Who controls a jointly owned trade mark?
Updated: Feb 1
Advocate General Manuel Campos Sánchez-Bordona of the Court of Justice of the EU has published his Opinion in a case referred from the Italian Supreme Court of Cassation which raises questions about joint ownership of trade marks (Case C-686/21).
The dispute concerns a trade mark for "Legea" for sports goods. The original Italian trade mark registration was jointly owned by a number of individuals in the same family, who agreed to assign the trade mark to a company. One of the joint owners is now seeking to terminate that assignment and subsequent licences that were made by the company.
The Supreme Court asked the CJEU to interpret Article 10 of the 2015 Trade Marks Directive and Article 9 of the 2017 EUTM Regulation. Specifically, it asked whether an assignment requires a majority or unanimous decision and, if unanimity is required, whether one of the joint owners can subsequently withdraw from that decision.
Advocate General Opinion
In his Opinion, the Advocate General said that the relevant legislation should be interpreted as meaning that, in the case of joint proprietorship, “the formation of common consent on the part of the joint proprietors to grant a third party a licence to use a national or a European Union trade mark, or to terminate that licence, is governed by the applicable provisions of the Member State”.

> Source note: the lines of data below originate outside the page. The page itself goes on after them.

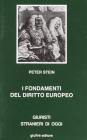 I fondamenti del diritto europeo. Profili sostanziali e processuali dell'evoluzione dei sistemi giuridici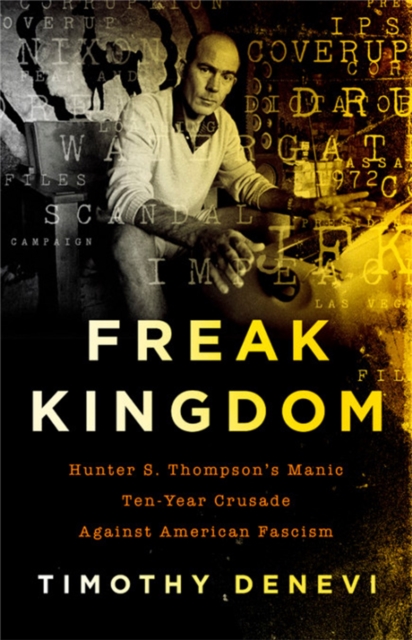 Freak Kingdom : Hunter S. Thompson's Manic Ten-Year Crusade Against American Fascism, Hardback Book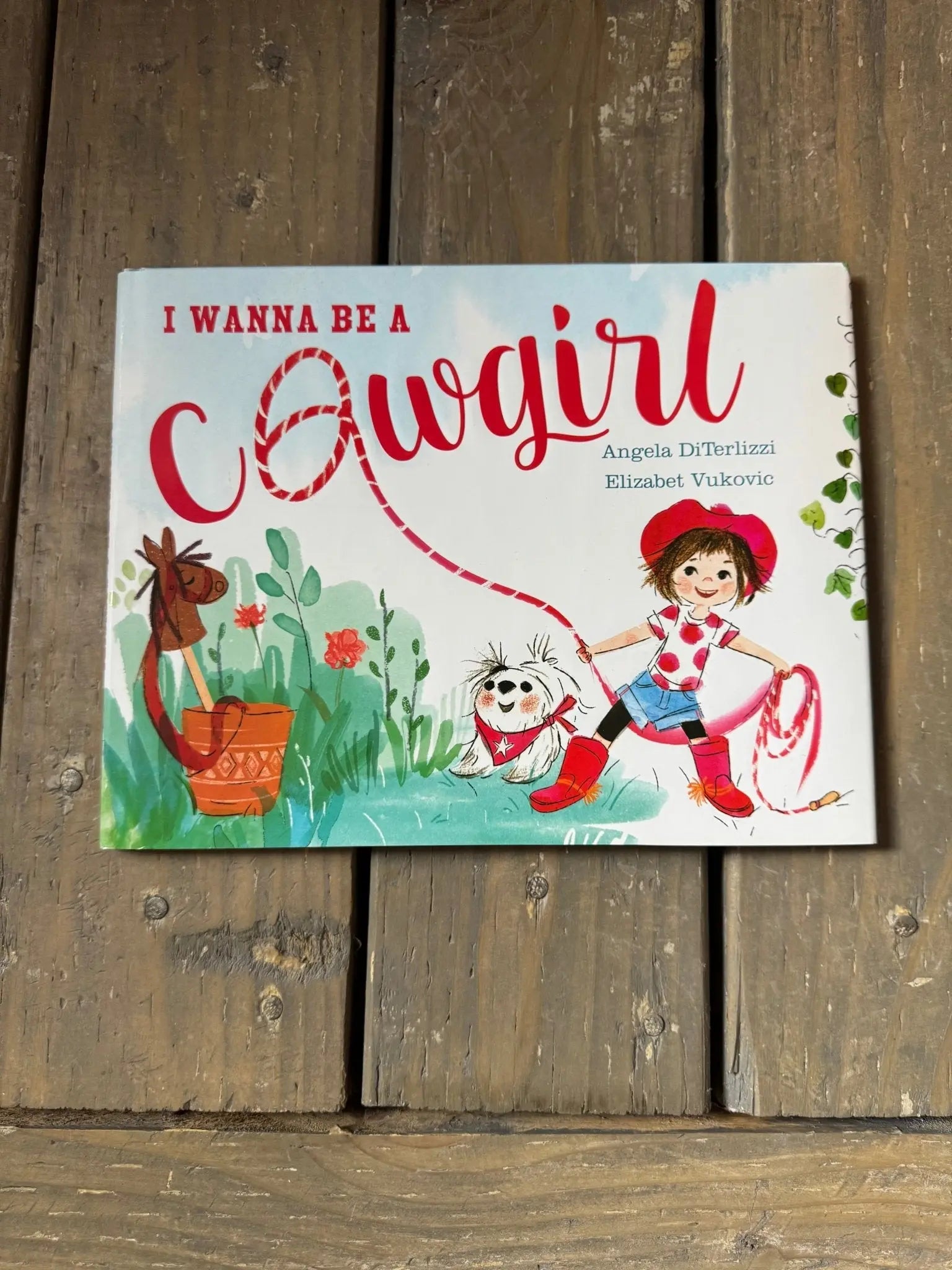 I Wanna Be a Cowgirl - Bridle Up Hope Shop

Addressing the first question, the Advocate General noted that EU law does not stipulate the conditions that apply to the conclusion or termination of licence agreements for EUTMs, concluding: “That silence implies that those conditions are to be governed by national law, both where the EU trade mark is owned by a sole proprietor and where it is shared by several persons.”
The same considerations apply to national marks in the same way. Therefore, a collective intention should be formed in order to assign the use of a jointly owned trade mark. Whether this occurs depends on national legislation – either by reference to any agreements between the parties or to the general civil law provisions of the Member State.
On the second question, the AG said it was clear that consent to use a mark could be revoked:
“It is, therefore, for national law to lay down rules governing the specific features of agreements to revoke or withdraw a licence to use a jointly owned trade mark. The arguments set out above regarding the formation of collective consent to grant a licence to use a national mark or an EU mark are applicable mutatis mutandis to such revocation or withdrawal.”
We look forward to the Court’s judgment in this interesting case, to find out whether or not it follows the Advocate General’s reasoning.
If the Court does follow it, there may be implications for joint owners of trade mark rights in Europe. For example, they may need to consider which EU Member State’s law should apply to their joint ownership agreement as well as which terms to include in the agreement regarding joint decisions to assign or terminate a licence.